── Source extract ──

Writer’s Block

Productive writing is not constant, and it is writing well that most writers consider important, a worthwhile use of time and energy. Consequently, the term writer’s block has become a catch-all phrase thrown out to avoid sitting down in front of a keyboard or taking pen in hand because nothing we write seems worth writing. The problem may not be one of laziness, lack of ideas, external distraction, or any of the common reasons conjured up. Rather, we may be afraid of our shadow. If what Richard Hugo says is true – “writers write to reject themselves” – then rejection of self is the engine that drives our unconscious forward, which pushes images leaping from one fragmented thought to another into our conscious mind that, in turn, creates a theme. Suddenly, we find our writing has become inspired.

Every human has a shadow self, part of us we don’t like. The Shadow is any part of ourselves we reject and therefore, do not allow expression in our lives. For writers, that part of us hidden away is often depicted in stories. To write true, to write well, we must chase the Shadow or face what we reject. When I is met, we are overwhelmed with energy, possibilities, and unimaginable images. As Prospero said of Caliban, “this thing of darkness I acknowledge to be mine.”  Think Dr. Jekyll and Mr. Hyde, Frankenstein’s monster, or Dorian Gray. One could argue that Bret Ellis is chasing his own shadow in American Psycho. What holds true for fiction becomes more intense in autobiographical poetry and memoir writing. 

 Once we struggle through that rejection—often a traumatic ordeal—and begin to accept what and who we are, the forward motion of our writing dissipates. There is no further incentive to cause ourselves more pain. The discovery has been made. We are not “blocked” from ideas, but our will to discover has been substantially weakened. Thus, to reignite this energy source another rejection of self must be faced. How often can this be done? How much of the self can be cannibalized for the sake of art? I would surmise that each writer has individual and unique limitations, or tolerance for pain, in that regard. It isn’t a pretty picture, but it is a sacrifice that must be made. With that in mind, I can think of no other psychological tool more helpful to us all than resolve, a personality trait synonymous with words like determination, tenacity, and doggedness, words spoken far more easily than acted upon. Part of the reason for this difficulty lies in the fact that what’s being done only leads to a need to do more. The process becomes the goal and the goal’s only reward is more work. A brilliant writer and good friend once told me, “Your goal is to publish a book because you think it will change your life. Then, you publish a book and discover your life is the same as it was before, only now you need to write another book.” She was right.

To avoid being completely overwhelmed by this reality, I try and remember a man named Mike from my hometown of Princeton, Indiana. We weren’t friends. In fact, Mike happened to be several years my senior. In high school, he hung with a crowd we referred to as “gearheads” because they specialized in cruising the town all night every night from Dick Clark’s Drive-Inn at the north end down Main Street to Winkler’s Carhop Shake Shoppe at the south end in their souped-up, chopped and blocked, bored and stroked Ford roadsters and Chevy Belairs.

───
── Data excerpts ──

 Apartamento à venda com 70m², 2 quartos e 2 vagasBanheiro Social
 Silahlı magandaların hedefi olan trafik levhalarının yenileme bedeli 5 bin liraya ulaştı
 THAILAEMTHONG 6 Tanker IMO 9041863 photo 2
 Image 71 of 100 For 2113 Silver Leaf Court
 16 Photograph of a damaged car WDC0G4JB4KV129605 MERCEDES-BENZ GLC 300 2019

───
── Data excerpts ──

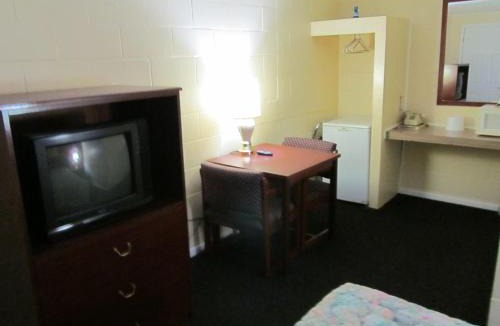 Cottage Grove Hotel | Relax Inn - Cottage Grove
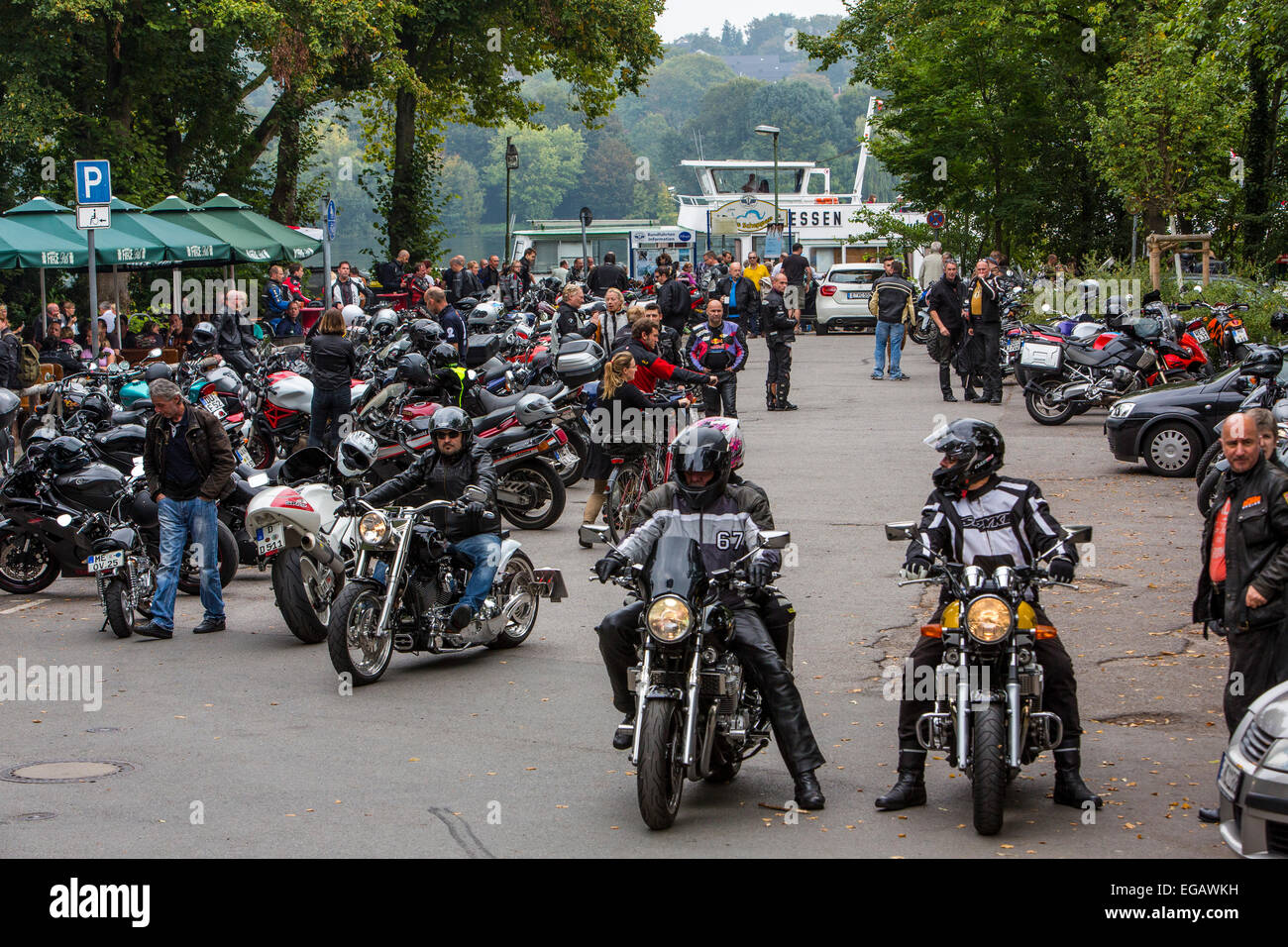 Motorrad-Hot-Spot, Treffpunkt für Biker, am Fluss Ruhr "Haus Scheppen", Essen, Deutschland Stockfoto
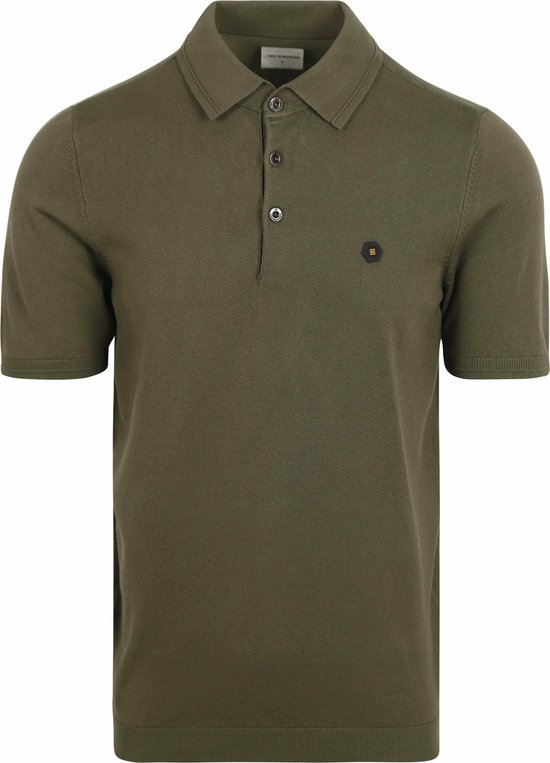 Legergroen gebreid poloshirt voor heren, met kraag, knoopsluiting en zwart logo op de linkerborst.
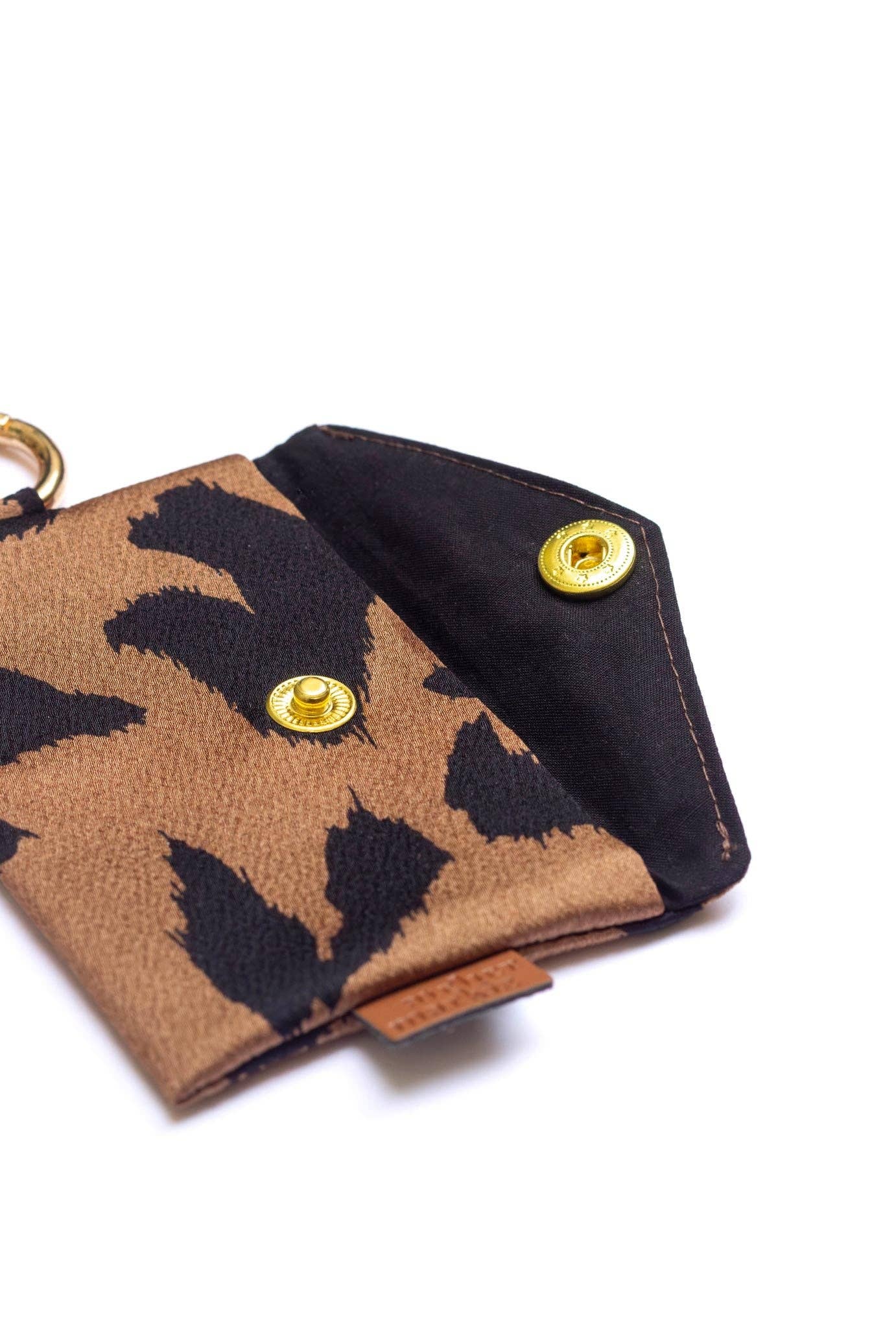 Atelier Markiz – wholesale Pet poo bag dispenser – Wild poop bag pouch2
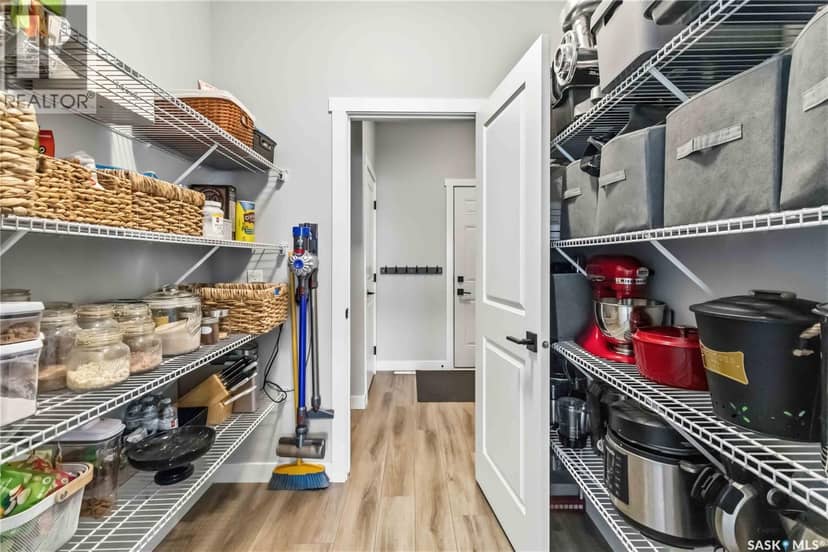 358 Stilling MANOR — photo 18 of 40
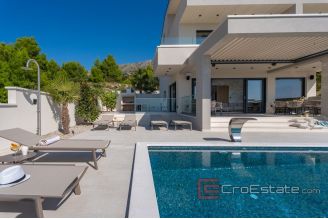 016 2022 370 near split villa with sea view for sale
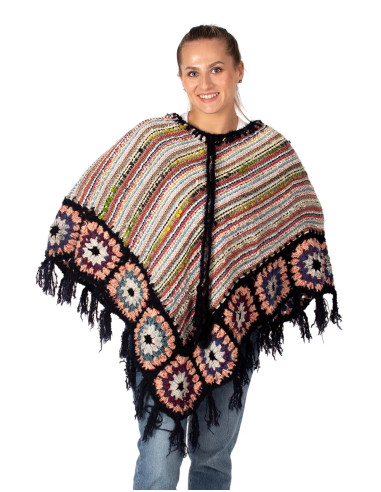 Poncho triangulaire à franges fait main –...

───

### Your tasks:
1. In the writer's block essay, which words are given as synonymous with resolve?
2. Reproduce the writer's block essay from "Productive writing is" to "has become inspired.".
3. Answer these questions using the writer's block essay:
(a) Who is quoted as saying "writers write to reject themselves"?
(b) What hometown does the writer name?
(c) What was at the south end of the gearheads' cruising route?

### Outputs by task:
1. determination, tenacity, doggedness

2.
Productive writing is not constant, and it is writing well that most writers consider important, a worthwhile use of time and energy. Consequently, the term writer’s block has become a catch-all phrase thrown out to avoid sitting down in front of a keyboard or taking pen in hand because nothing we write seems worth writing. The problem may not be one of laziness, lack of ideas, external distraction, or any of the common reasons conjured up. Rather, we may be afraid of our shadow. If what Richard Hugo says is true – “writers write to reject themselves” – then rejection of self is the engine that drives our unconscious forward, which pushes images leaping from one fragmented thought to another into our conscious mind that, in turn, creates a theme. Suddenly, we find our writing has become inspired.

3.
(a) Richard Hugo
(b) Princeton, Indiana
(c) Winkler's Carhop Shake Shoppe